O que fazer:
**1)** No texto sobre a Sagrada Família, copie o trecho de "No final de" a "da Sagrada Família." e troque "guardião" por "protetor".
**2)** De acordo com o texto sobre a Sagrada Família, quantos tipos de famílias distingue o projeto de lei em discussão no Congresso espanhol?
**3)** Dê continuidade ao texto sobre a Sagrada Família a partir da última frase apresentada.

Texto do exercício:
A Santa Família de Nazaré

REFLEXÃO

A Santa Família de Nazaré

Um grupo de turistas visitou uma pequena cidade em Castela-a-Velha há algum tempo. A cidade estava quase abandonada, com apenas alguns habitantes. Os turistas encontraram um agricultor e perguntaram-lhe: «– Ao que parece, nascem aqui poucas crianças todos os anos?». O agricultor respondeu: «– Só uma criança por ano: aquela que colocamos na manjedoura de Natal ou de Belém…».

A Família está hoje em crise. Especialmente no Ocidente, há muito poucas crianças, aumentam os divórcios, os abortos e a eutanásia – sejam suicídios assistidos ou não assistidos.

Na actual era pós-moderna, os conceitos tradicionais de Casamento e Família tornaram-se ambíguos, sendo “diversificados” e “diferentes”: desde uniões do mesmo sexo até ao guarda-chuva da ideologia de género. Em Espanha, há actualmente um projecto de lei em discussão no Congresso que sugere que não se deve dizer Família, mas sim “famílias”, e distingue dezasseis tipos de “famílias”.

A Família é a célula básica da sociedade e, para a maioria das pessoas, o valor mais importante nas suas vidas. É o que acontece, por exemplo, nas culturas chinesa e oriental.

Para os cristãos, a Família é uma realidade sagrada, uma Igreja doméstica, fonte principal da nossa fé e de valores essenciais, e “o lugar onde a vida é concebida e cuidada” (Papa Francisco, Amoris Laetitia, 83). Para nós, a Sagrada Família de Nazaré continua sendo o ícone e a inspiração das nossas famílias.

No final de Dezembro, os cristãos celebram a Festa da Sagrada Família e são convidados a adorar o Menino Jesus, Filho de Deus; a venerar Maria, sua Mãe e esposa de José; e a venerar José, guardião de Jesus, marido de Maria e chefe da Sagrada Família.

Dados disponíveis:
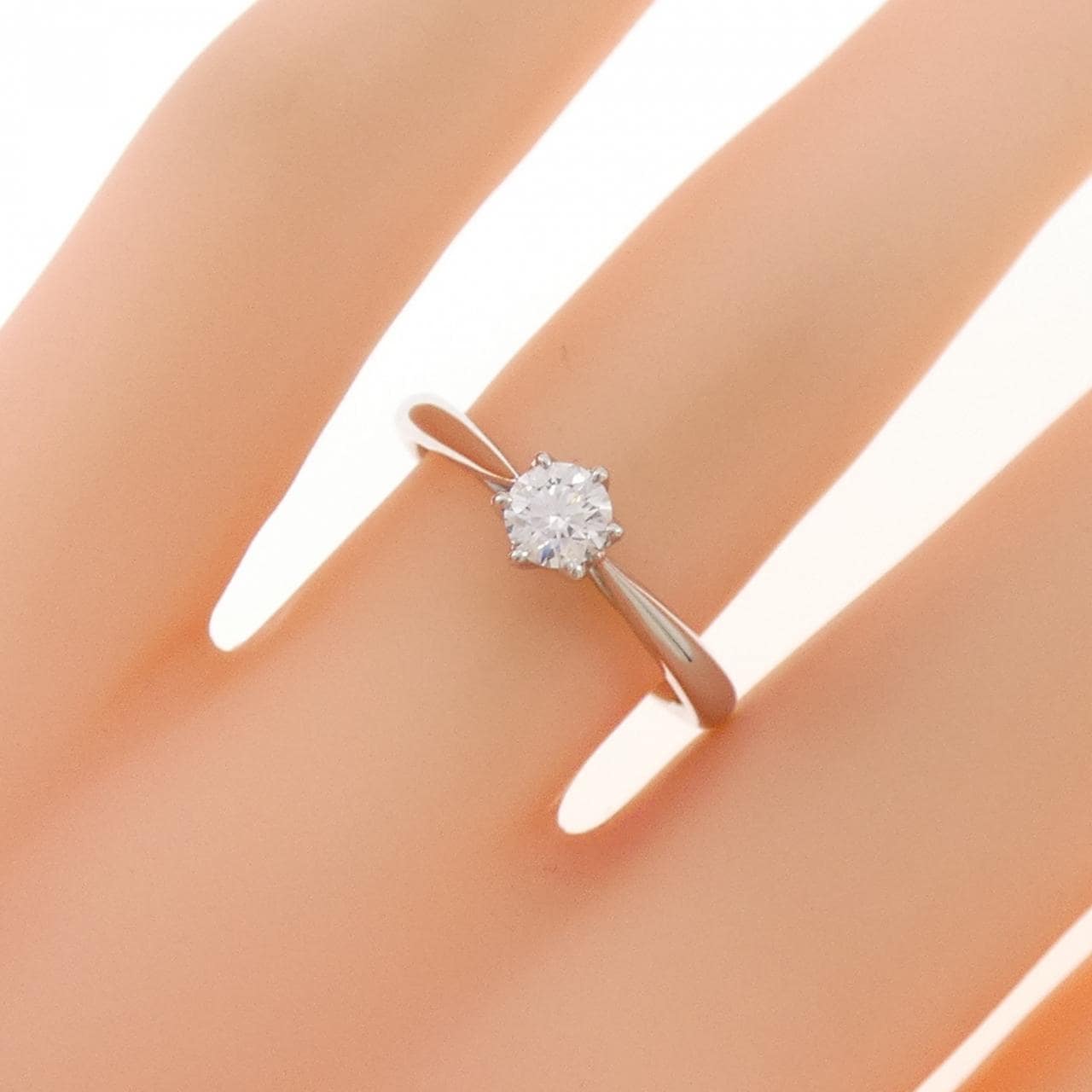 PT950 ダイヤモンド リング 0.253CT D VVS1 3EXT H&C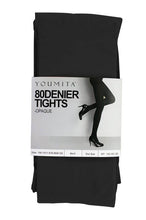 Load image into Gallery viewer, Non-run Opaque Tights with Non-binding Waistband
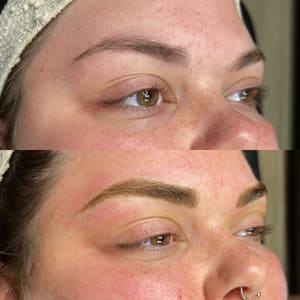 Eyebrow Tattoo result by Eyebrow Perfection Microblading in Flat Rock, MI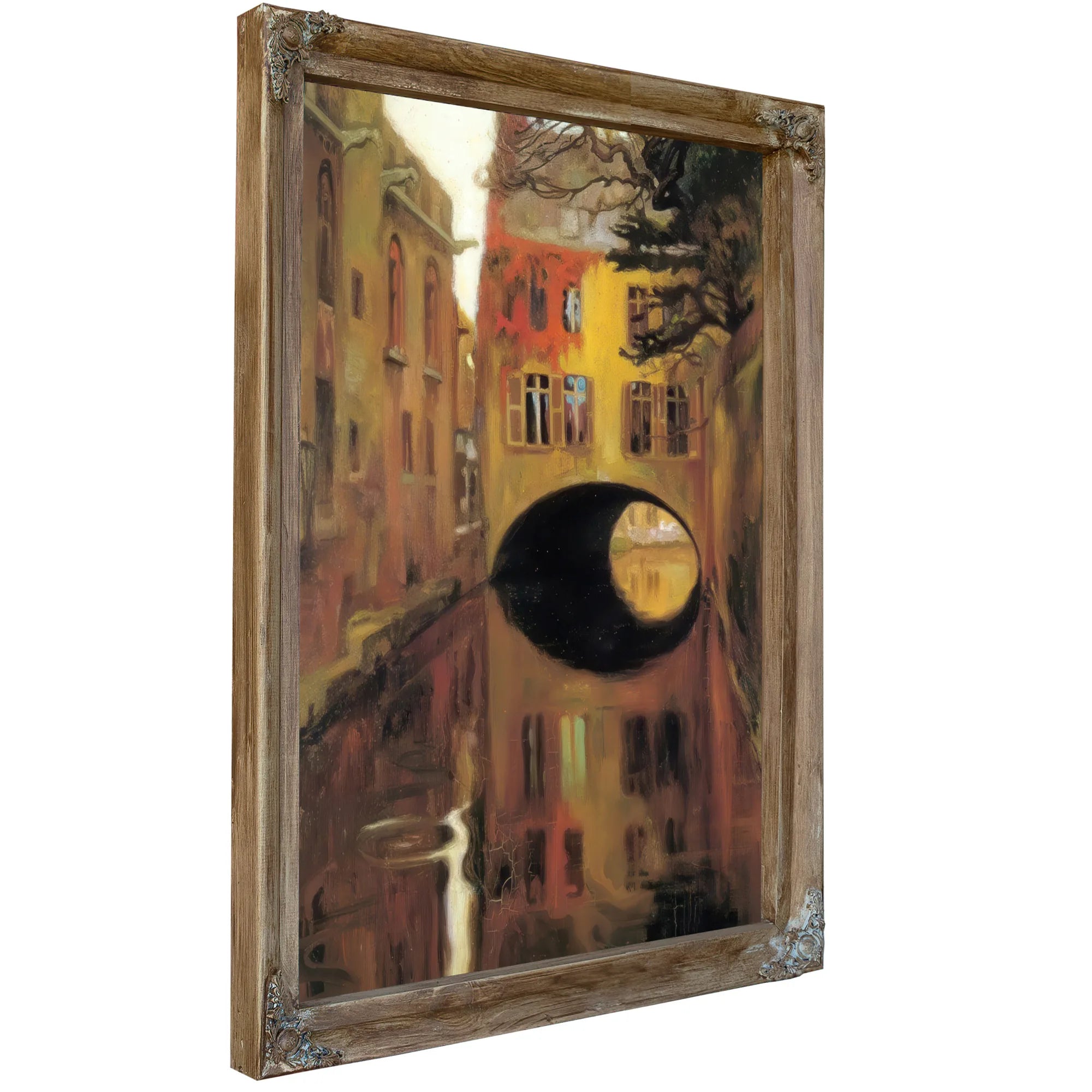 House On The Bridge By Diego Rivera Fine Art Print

Respostas às tarefas:
**1)**
No final de Dezembro, os cristãos celebram a Festa da Sagrada Família e são convidados a adorar o Menino Jesus, Filho de Deus; a venerar Maria, sua Mãe e esposa de José; e a venerar José, protetor de Jesus, marido de Maria e chefe da Sagrada Família.

**2)** Dezasseis tipos de famílias.

**3)**
SIGNIFICADO DA SAGRADA FAMÍLIA

Da minha infância, vivida na minha linda cidade El Oso (Ávila), ainda trago muitas lembranças no coração. Entre elas, do Ensino Médio, uma pintura da “Fuga para o Egipto da Sagrada Família”: Maria com o Menino Jesus nos braços montada num burro, e José a caminhar e a conduzir o animal obediente para o Egipto. Lembro-me do nosso querido professor Don Jacinto contar-nos a história da Sagrada Família. Fiquei então profundamente triste pela Sagrada Família: os três tiveram que sair de Belém à pressa. Muito mais tarde, percebi que a “Fuga para o Egipto” é um símbolo da nossa vida na Terra. Estamos sempre a deixar algo ou alguém, à medida que vamos daqui para acolá, sempre com o “adeus” na boca. Com efeito, estamos sempre a caminho de outros destinos, que nos conduzam ao destino final, isto é, ao céu esperançoso e alegre.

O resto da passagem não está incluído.